Despite widespread use in the treatment of gout flares, the various classes of antiinflammatory agents had, until about 2002 to 2005, only
infrequently been compared with placebo [12,13] or with one another in randomized trials [4,7,14]. The results of efforts to obtain more evidence
of the relative efficacy of these agents are reflected in the guidelines of the major professional groups [6-8], which state that a glucocorticoid
(given orally, by intraarticular injection, or parenterally), an oral NSAID, and oral colchicine in a low-dose regimen each has substantial efficacy in
reducing or preventing full expression of the symptoms and signs of a gout flare [15-26].

Our approach to the patient with a gout flare is based upon the available data and our clinical experience; this approach is generally consistent
with that recommended by the European League Against Rheumatism (EULAR), the American College of Rheumatology (ACR), the American
College of Physicians (ACP), and the British Society for Rheumatology (BSR) [4-8,27].

Glucocorticoid therapy

Administration and choice of glucocorticoid — Glucocorticoids are highly effective as rapidly acting antiinflammatory agents. The chosen
route of administration depends upon several factors, including the number of involved joints, patient preference, the timely availability of the
patient and the clinician, the experience of the clinician with joint injection techniques, the need in some patients for parenteral rather than orally
administered glucocorticoid therapy, and patient preference. For these reasons, as well as the generally favorable benefit/risk profile of oral
glucocorticoid use [22-24,26], glucocorticoids are administered orally much more commonly in practice than by parenteral routes. (See 'Oral
glucocorticoids' below and 'Intraarticular glucocorticoids' below and 'Parenteral glucocorticoids' below.)

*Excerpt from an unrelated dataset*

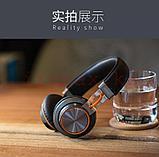 Bluetooth headphone RB-195HB, фото 6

Glucocorticoids should be used with caution and close monitoring in patients with heart failure, poorly controlled hypertension, or glucose
intolerance, but they may be used in patients with moderate to severe renal insufficiency.

Several randomized trials comparing oral glucocorticoid (or, in one case, intramuscular glucocorticoid) with NSAID therapy for gout flare indicate
that glucocorticoids are at least as efficacious as NSAID therapy and may have fewer serious adverse outcomes [22-24,26]. Glucocorticoid
treatment also offers routes of administration appropriate for some patients who are either not candidates for oral antiinflammatory drug
therapy or who might benefit from intraarticular glucocorticoid therapy. For these reasons, as well as the ready availability and modest cost,
glucocorticoid therapy is increasingly favored by most [6-8], but not all [27], expert guideline panels for first-line gout flare treatment.

Oral glucocorticoids — We suggest oral glucocorticoids (eg, prednisone or prednisolone) for most patients with a gout flare, particularly for
those who are not candidates for intraarticular glucocorticoid injection because of polyarticular disease or who do not have ready access to a
clinician with expertise in arthrocentesis and injection. We use prednisone (or an equivalent glucocorticoid) in doses of 30 to 40 mg once daily or
in two divided doses until flare resolution begins, and we then taper the dose of glucocorticoids, usually over 7 to 10 days.

Rebound flares are relatively common once glucocorticoids are withdrawn, especially in patients who have previously suffered a number of prior
flares, whose intercritical periods have progressively shortened, and who are not receiving antiinflammatory flare prophylaxis; in these groups of
patients, slower tapering of the glucocorticoid dose with extension of the duration of the taper to 14 or even 21 days is advisable.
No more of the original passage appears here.